SELECTED PASSAGE
━━━━━━━━━━

Eohric of East Anglia – Danish king of East Anglia, Alfred's weak ally
Constantin – Prince of Alba (Scotland) under King Domnal. Later to become King Constantine II of Alba

Lists
On 31 October 2009, the book was number 5 on the hardback best-seller list of the Evening News (Edinburgh, Scotland)

Reviews

Publishers Weekly finds the action-packed novel to be artfully related by a masterful storyteller.

Slathered in blood and gore, Saxon warlord Uhtred of Bebbanburg hacks his way through the ninth century in the exciting fifth installment to bestseller Cornwell's Saxon Tales series (following Sword Song). This action-packed novel continues the saga of warfare for supremacy in Britain, a brutal period when Saxon and Danish swords, battleaxes, and treachery ruled the day. By now, Alfred the Great is old and feeble, unwilling and unable to repel the Danish invaders. He relies on trusty pagan warlord Uhtred, but Uhtred's temper and an unexpected violent act force Uhtred to break his oath of loyalty to Alfred and flee north with his men, intending to reclaim his ancestral home. En route, they face marauding Danish armies, betrayal, battles for a pirate treasure, and the curse of a vicious Danish witch, only to eventually be manipulated back into fighting for Alfred. Vivid descriptions of merciless battlefield slaughter, rape, and destruction are artfully related by a masterful storyteller. Uhtred is victorious in some battles, but the outcome of others will have to wait for the sequel.

Tom Shippey has strong praise in a detailed review of this novel, praise for the series, for this novel's portrayal of ninth-century Wessex, and for filling a gap in the written records, records written by Alfred's supporters.

We have good historical sources for what happened next, notably an early life of Alfred written by Bishop Asser and the Anglo-Saxon Chronicle, annals compiled by anonymous scribes across two centuries. But both works were written by Alfred's supporters and intended to burnish his legend. "The Burning Land" opens accordingly with Uhtred as an old man, angrily burning what seems to be a copy of the "Chronicle" for the lies it tells. His own story is the true one, he insists. "The Burning Land" proceeds to tell it.

━━━━━━━━━━

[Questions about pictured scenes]
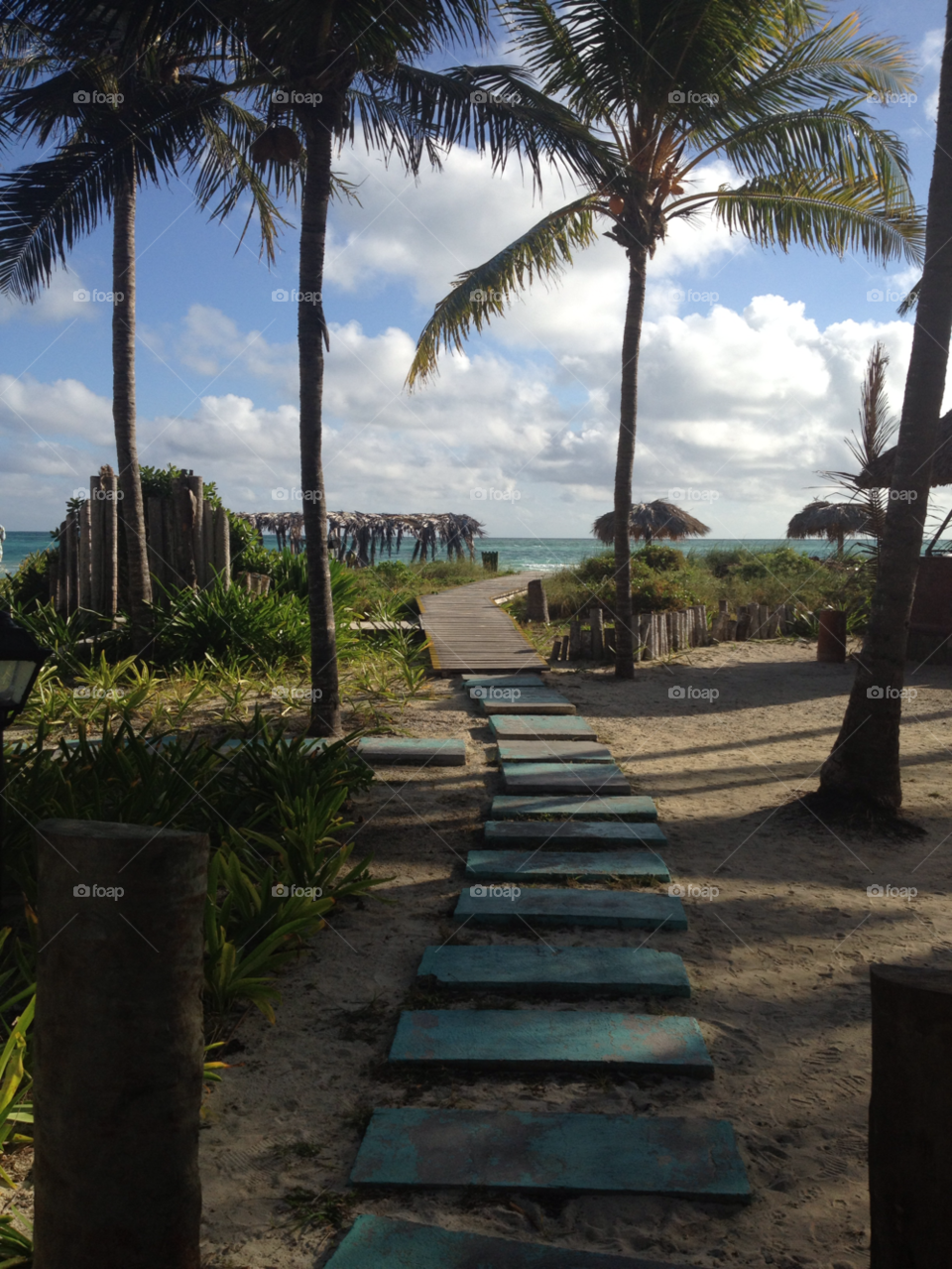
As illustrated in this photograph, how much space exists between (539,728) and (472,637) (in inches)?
183

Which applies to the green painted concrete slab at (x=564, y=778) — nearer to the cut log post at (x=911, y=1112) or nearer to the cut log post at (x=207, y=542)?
the cut log post at (x=911, y=1112)

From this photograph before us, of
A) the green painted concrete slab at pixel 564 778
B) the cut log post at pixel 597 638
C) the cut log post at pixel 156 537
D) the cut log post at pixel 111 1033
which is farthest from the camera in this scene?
the cut log post at pixel 597 638

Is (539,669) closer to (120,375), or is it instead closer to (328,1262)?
(120,375)

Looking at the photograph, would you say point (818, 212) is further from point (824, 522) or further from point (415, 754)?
point (824, 522)

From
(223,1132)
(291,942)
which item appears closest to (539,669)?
(291,942)

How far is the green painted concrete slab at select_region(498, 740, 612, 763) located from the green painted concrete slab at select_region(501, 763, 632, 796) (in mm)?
164

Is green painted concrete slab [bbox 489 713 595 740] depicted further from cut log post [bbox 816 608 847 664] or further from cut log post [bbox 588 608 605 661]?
cut log post [bbox 816 608 847 664]

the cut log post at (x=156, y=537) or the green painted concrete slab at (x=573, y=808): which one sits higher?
the cut log post at (x=156, y=537)

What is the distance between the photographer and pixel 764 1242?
81.7 inches

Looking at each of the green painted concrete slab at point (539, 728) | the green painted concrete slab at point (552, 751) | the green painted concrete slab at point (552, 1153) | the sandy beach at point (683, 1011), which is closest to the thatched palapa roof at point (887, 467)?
the sandy beach at point (683, 1011)

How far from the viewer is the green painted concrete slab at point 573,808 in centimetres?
533

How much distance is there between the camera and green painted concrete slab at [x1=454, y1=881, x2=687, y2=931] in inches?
153

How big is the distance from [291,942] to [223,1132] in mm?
1125

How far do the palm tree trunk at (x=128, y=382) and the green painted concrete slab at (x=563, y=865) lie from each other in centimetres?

━━━━━━━━━━

EXERCISE
Copy out the entire text about the novel The Burning Land above, word for word, with nothing changed.

OUTPUT OF THE EXERCISE
Eohric of East Anglia – Danish king of East Anglia, Alfred's weak ally
Constantin – Prince of Alba (Scotland) under King Domnal. Later to become King Constantine II of Alba

Lists
On 31 October 2009, the book was number 5 on the hardback best-seller list of the Evening News (Edinburgh, Scotland)

Reviews

Publishers Weekly finds the action-packed novel to be artfully related by a masterful storyteller.

Slathered in blood and gore, Saxon warlord Uhtred of Bebbanburg hacks his way through the ninth century in the exciting fifth installment to bestseller Cornwell's Saxon Tales series (following Sword Song). This action-packed novel continues the saga of warfare for supremacy in Britain, a brutal period when Saxon and Danish swords, battleaxes, and treachery ruled the day. By now, Alfred the Great is old and feeble, unwilling and unable to repel the Danish invaders. He relies on trusty pagan warlord Uhtred, but Uhtred's temper and an unexpected violent act force Uhtred to break his oath of loyalty to Alfred and flee north with his men, intending to reclaim his ancestral home. En route, they face marauding Danish armies, betrayal, battles for a pirate treasure, and the curse of a vicious Danish witch, only to eventually be manipulated back into fighting for Alfred. Vivid descriptions of merciless battlefield slaughter, rape, and destruction are artfully related by a masterful storyteller. Uhtred is victorious in some battles, but the outcome of others will have to wait for the sequel.

Tom Shippey has strong praise in a detailed review of this novel, praise for the series, for this novel's portrayal of ninth-century Wessex, and for filling a gap in the written records, records written by Alfred's supporters.

We have good historical sources for what happened next, notably an early life of Alfred written by Bishop Asser and the Anglo-Saxon Chronicle, annals compiled by anonymous scribes across two centuries. But both works were written by Alfred's supporters and intended to burnish his legend. "The Burning Land" opens accordingly with Uhtred as an old man, angrily burning what seems to be a copy of the "Chronicle" for the lies it tells. His own story is the true one, he insists. "The Burning Land" proceeds to tell it.